>> Start Available records
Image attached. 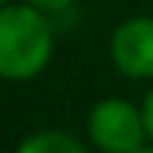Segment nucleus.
Returning a JSON list of instances; mask_svg holds the SVG:
<instances>
[{
  "label": "nucleus",
  "instance_id": "3",
  "mask_svg": "<svg viewBox=\"0 0 153 153\" xmlns=\"http://www.w3.org/2000/svg\"><path fill=\"white\" fill-rule=\"evenodd\" d=\"M108 54L126 78H153V18L138 15L114 27Z\"/></svg>",
  "mask_w": 153,
  "mask_h": 153
},
{
  "label": "nucleus",
  "instance_id": "1",
  "mask_svg": "<svg viewBox=\"0 0 153 153\" xmlns=\"http://www.w3.org/2000/svg\"><path fill=\"white\" fill-rule=\"evenodd\" d=\"M54 54L51 18L27 3L0 6V78L30 81L45 72Z\"/></svg>",
  "mask_w": 153,
  "mask_h": 153
},
{
  "label": "nucleus",
  "instance_id": "6",
  "mask_svg": "<svg viewBox=\"0 0 153 153\" xmlns=\"http://www.w3.org/2000/svg\"><path fill=\"white\" fill-rule=\"evenodd\" d=\"M141 117H144V129H147V141L153 144V87L144 93L141 99Z\"/></svg>",
  "mask_w": 153,
  "mask_h": 153
},
{
  "label": "nucleus",
  "instance_id": "5",
  "mask_svg": "<svg viewBox=\"0 0 153 153\" xmlns=\"http://www.w3.org/2000/svg\"><path fill=\"white\" fill-rule=\"evenodd\" d=\"M24 3L27 6H33V9H39L42 15H57V12H66L72 3H75V0H24Z\"/></svg>",
  "mask_w": 153,
  "mask_h": 153
},
{
  "label": "nucleus",
  "instance_id": "8",
  "mask_svg": "<svg viewBox=\"0 0 153 153\" xmlns=\"http://www.w3.org/2000/svg\"><path fill=\"white\" fill-rule=\"evenodd\" d=\"M6 3H9V0H0V6H6Z\"/></svg>",
  "mask_w": 153,
  "mask_h": 153
},
{
  "label": "nucleus",
  "instance_id": "7",
  "mask_svg": "<svg viewBox=\"0 0 153 153\" xmlns=\"http://www.w3.org/2000/svg\"><path fill=\"white\" fill-rule=\"evenodd\" d=\"M135 153H153V144H144V147H138Z\"/></svg>",
  "mask_w": 153,
  "mask_h": 153
},
{
  "label": "nucleus",
  "instance_id": "4",
  "mask_svg": "<svg viewBox=\"0 0 153 153\" xmlns=\"http://www.w3.org/2000/svg\"><path fill=\"white\" fill-rule=\"evenodd\" d=\"M15 153H87V150L75 135H69L63 129H39V132L27 135L15 147Z\"/></svg>",
  "mask_w": 153,
  "mask_h": 153
},
{
  "label": "nucleus",
  "instance_id": "2",
  "mask_svg": "<svg viewBox=\"0 0 153 153\" xmlns=\"http://www.w3.org/2000/svg\"><path fill=\"white\" fill-rule=\"evenodd\" d=\"M87 135L102 153H135L138 147L150 144L141 105H132L123 96L99 99L87 117Z\"/></svg>",
  "mask_w": 153,
  "mask_h": 153
}]
</instances>
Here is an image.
>> End Available records
# Exercise instructions
Pull out each line of the records that contains the word "instances".

# Exercise answer
Returning a JSON list of instances; mask_svg holds the SVG:
<instances>
</instances>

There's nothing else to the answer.